[[ Data shown open ]]

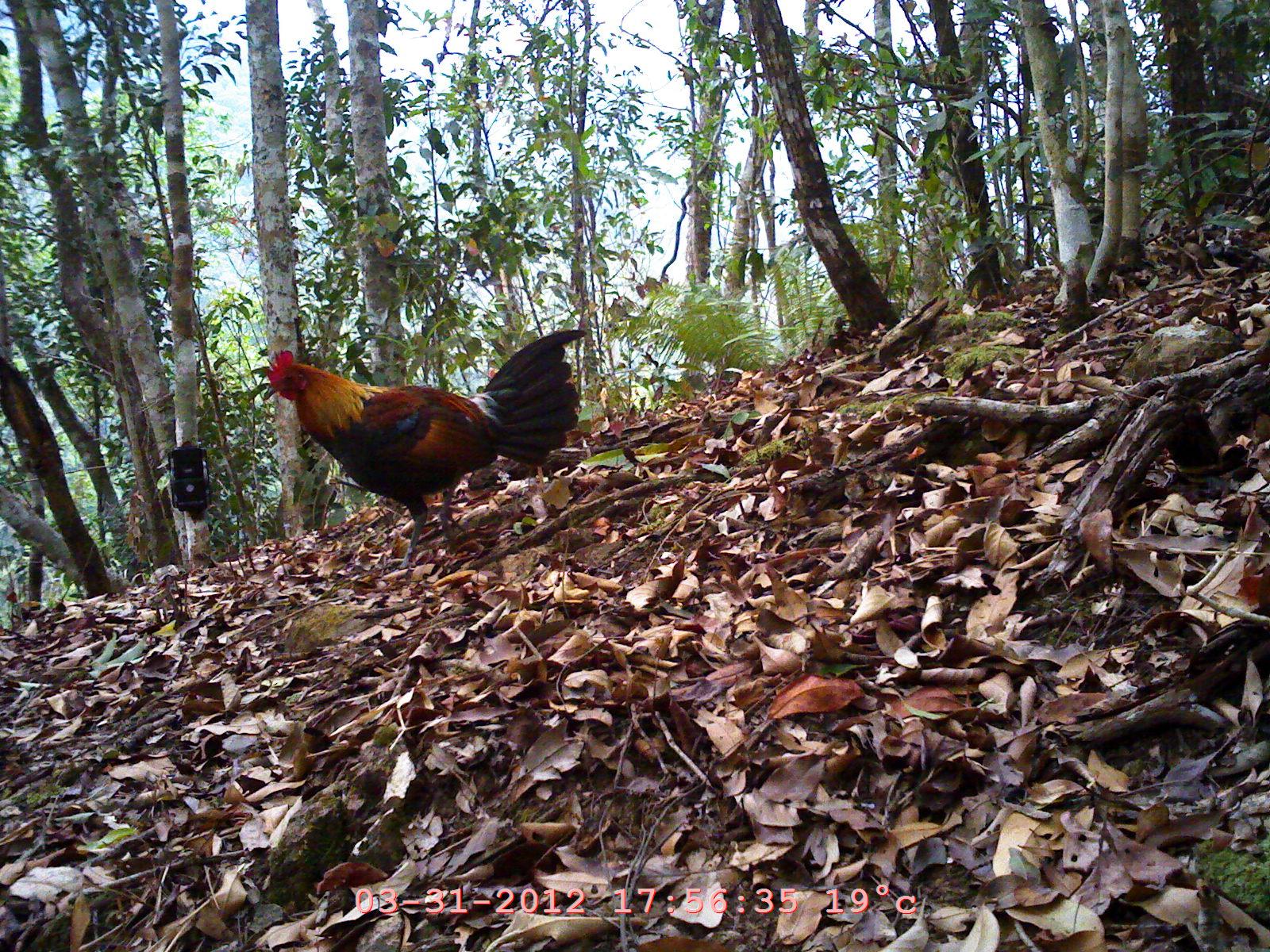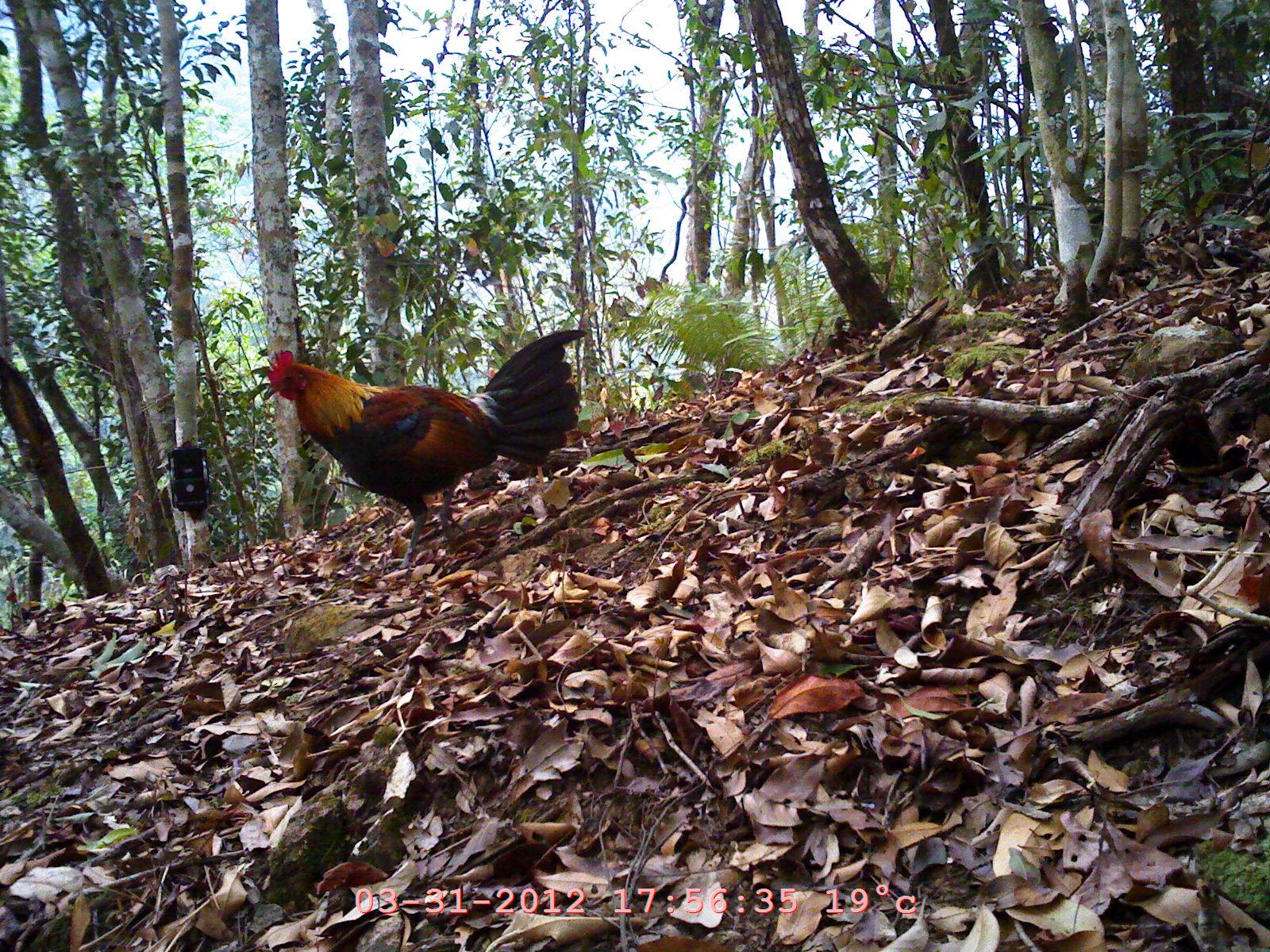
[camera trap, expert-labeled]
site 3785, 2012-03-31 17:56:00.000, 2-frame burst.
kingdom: Animalia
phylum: Chordata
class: Aves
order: Galliformes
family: Phasianidae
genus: Gallus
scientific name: Gallus gallus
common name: red junglefowl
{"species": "Gallus gallus (red junglefowl)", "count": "1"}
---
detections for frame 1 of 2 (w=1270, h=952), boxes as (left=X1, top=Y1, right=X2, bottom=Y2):
gallus gallus: (left=264, top=325, right=588, bottom=569)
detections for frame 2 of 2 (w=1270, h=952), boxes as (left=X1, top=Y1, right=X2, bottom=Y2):
gallus gallus: (left=258, top=324, right=587, bottom=567)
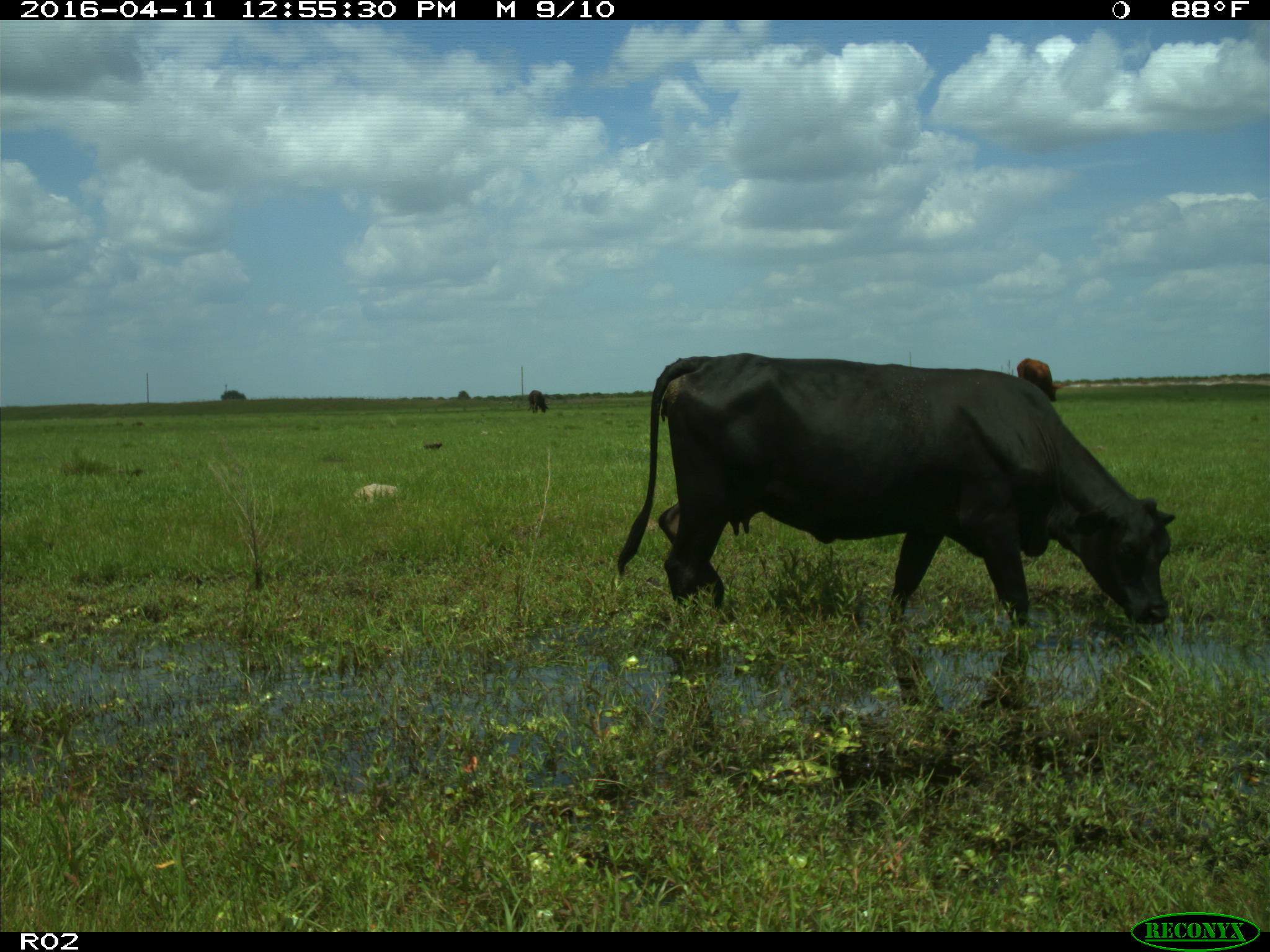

[[ Data shown closed ]]

▶ _Directions for this task_:
Please set down the lines from the one with "family: Phasianidae" to the end of the entries above, exactly as they are, and drop every picture.

▶ _Written reply_:
family: Phasianidae
genus: Gallus
scientific name: Gallus gallus
common name: red junglefowl
{"species": "Gallus gallus (red junglefowl)", "count": "1"}
---
detections for frame 1 of 2 (w=1270, h=952), boxes as (left=X1, top=Y1, right=X2, bottom=Y2):
gallus gallus: (left=264, top=325, right=588, bottom=569)
detections for frame 2 of 2 (w=1270, h=952), boxes as (left=X1, top=Y1, right=X2, bottom=Y2):
gallus gallus: (left=258, top=324, right=587, bottom=567)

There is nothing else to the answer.